# Fairway Recommendation Help Needed please



## moonloop (4 mo ago)

Hi guys!
Would love to get help of some professionals here please. I am a mid handicapper, started 6 months ago and play almost daily. 
I am trying to figure up my setup for which fairway i should go with. 


I am currently up with all Tiltleist :

TSr2 Driver - 10°

??? TSr2 Fairway ????

TSi2 Hybrids
3H - 18°
4H - 21°

Irons T300s Set
5 - 23° 
6 - 26° 
7 - 29° 
8 - 33° 
9 - 38° 
PW - 43° 
GW - 48° 

Wedges Vokey SM9 10S
Sand - 54°
Lob - 60°

Putter
Scotty Cameron Newport


Any recommendations for fairway to fill the gap? They are still hard for me to work with but i practice a lot. 
Would a TSr2 4 16.5° Be the idle choice here? or the 15° 3 Fairway ?

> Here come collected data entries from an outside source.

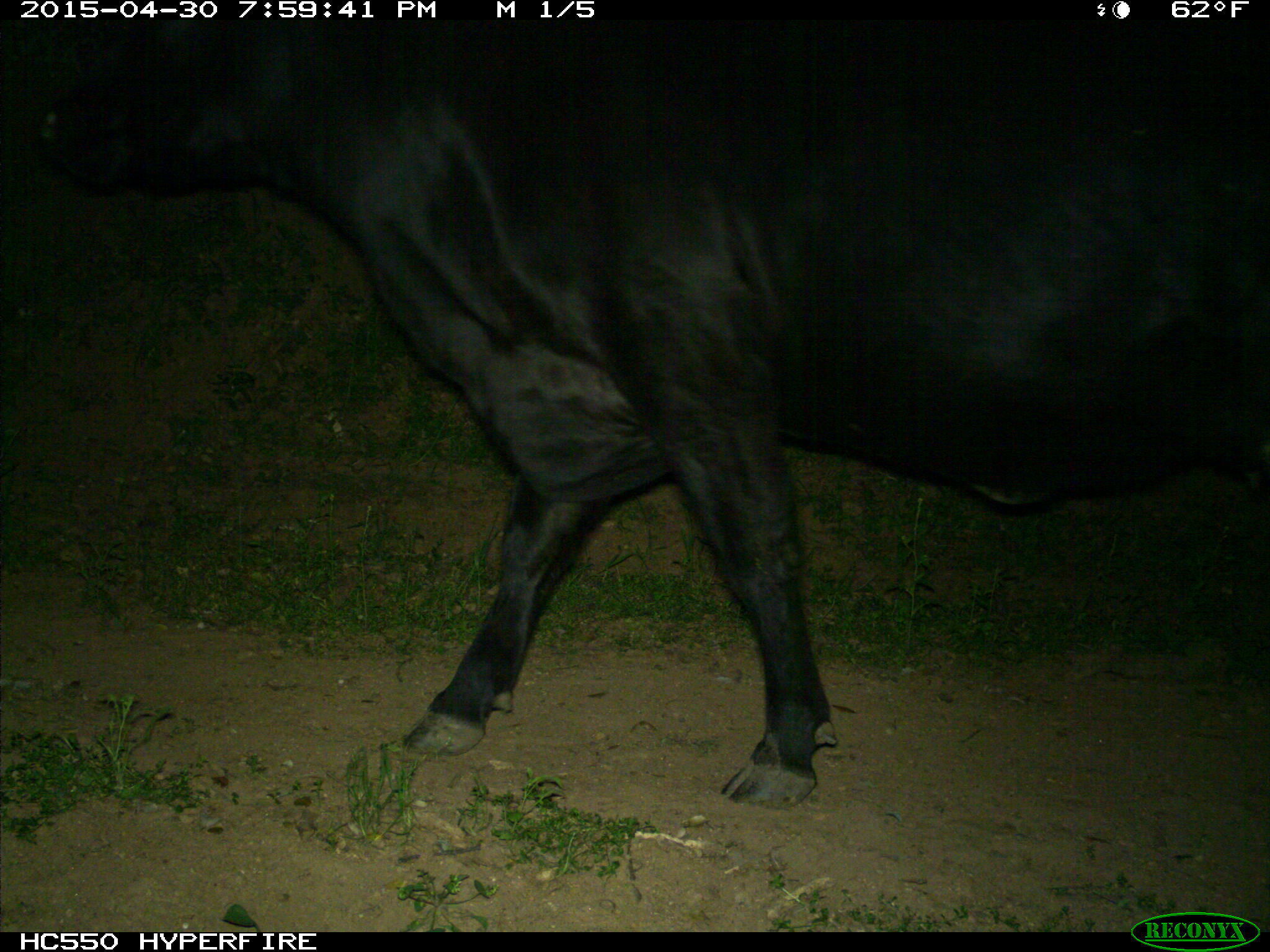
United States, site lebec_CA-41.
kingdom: Animalia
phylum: Chordata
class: Mammalia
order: Artiodactyla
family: Bovidae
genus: Bos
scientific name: Bos taurus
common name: domestic cow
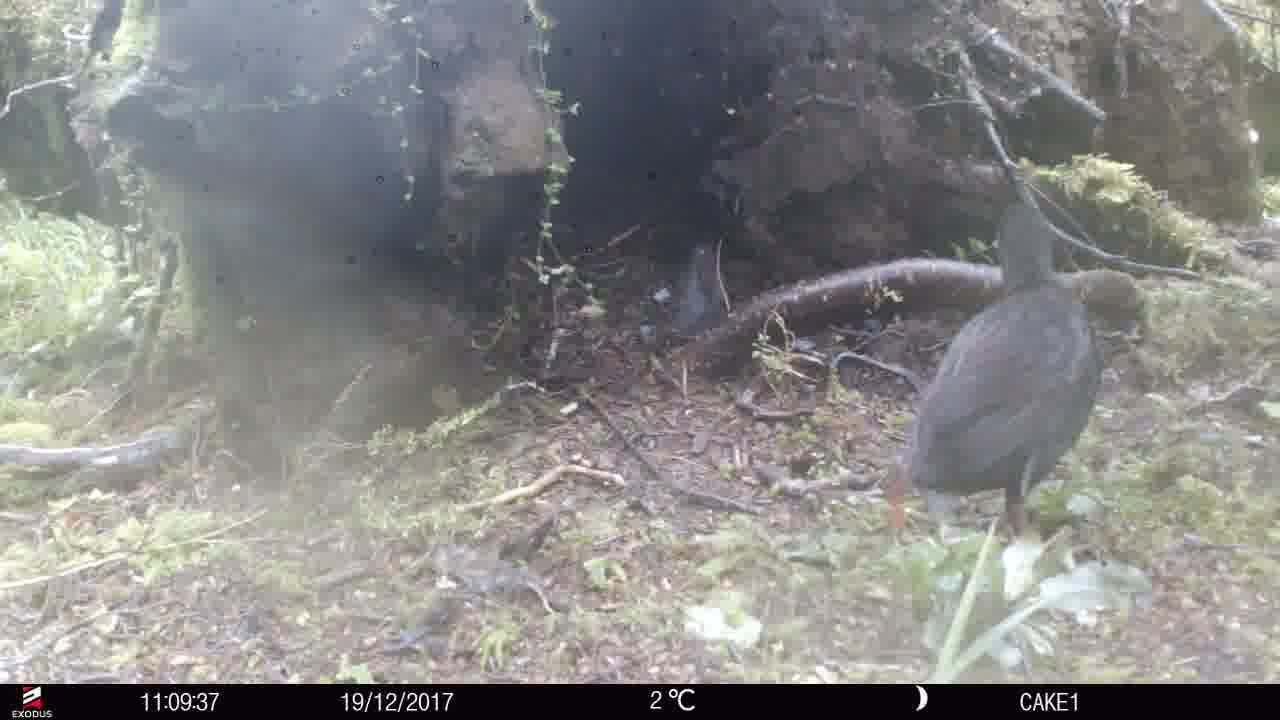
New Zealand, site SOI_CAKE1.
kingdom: Animalia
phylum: Chordata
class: Aves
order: Gruiformes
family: Rallidae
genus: Gallirallus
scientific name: Gallirallus australis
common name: weka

Thanks a lot for your time!


----------



## Jan (Apr 7, 2021)

Hi moonloop, welcome to the Golf Forums.  I'm more of a moderator than a professional golf help, but hopefully someone here can point you into the right direction.


----------



## moonloop (4 mo ago)

Jan said:


> Hi moonloop, welcome to the Golf Forums.  I'm more of a moderator than a professional golf help, but hopefully someone here can point you into the right direction.


Thanks a lot, hope so. looking forward. The forum is very informative. love it !


----------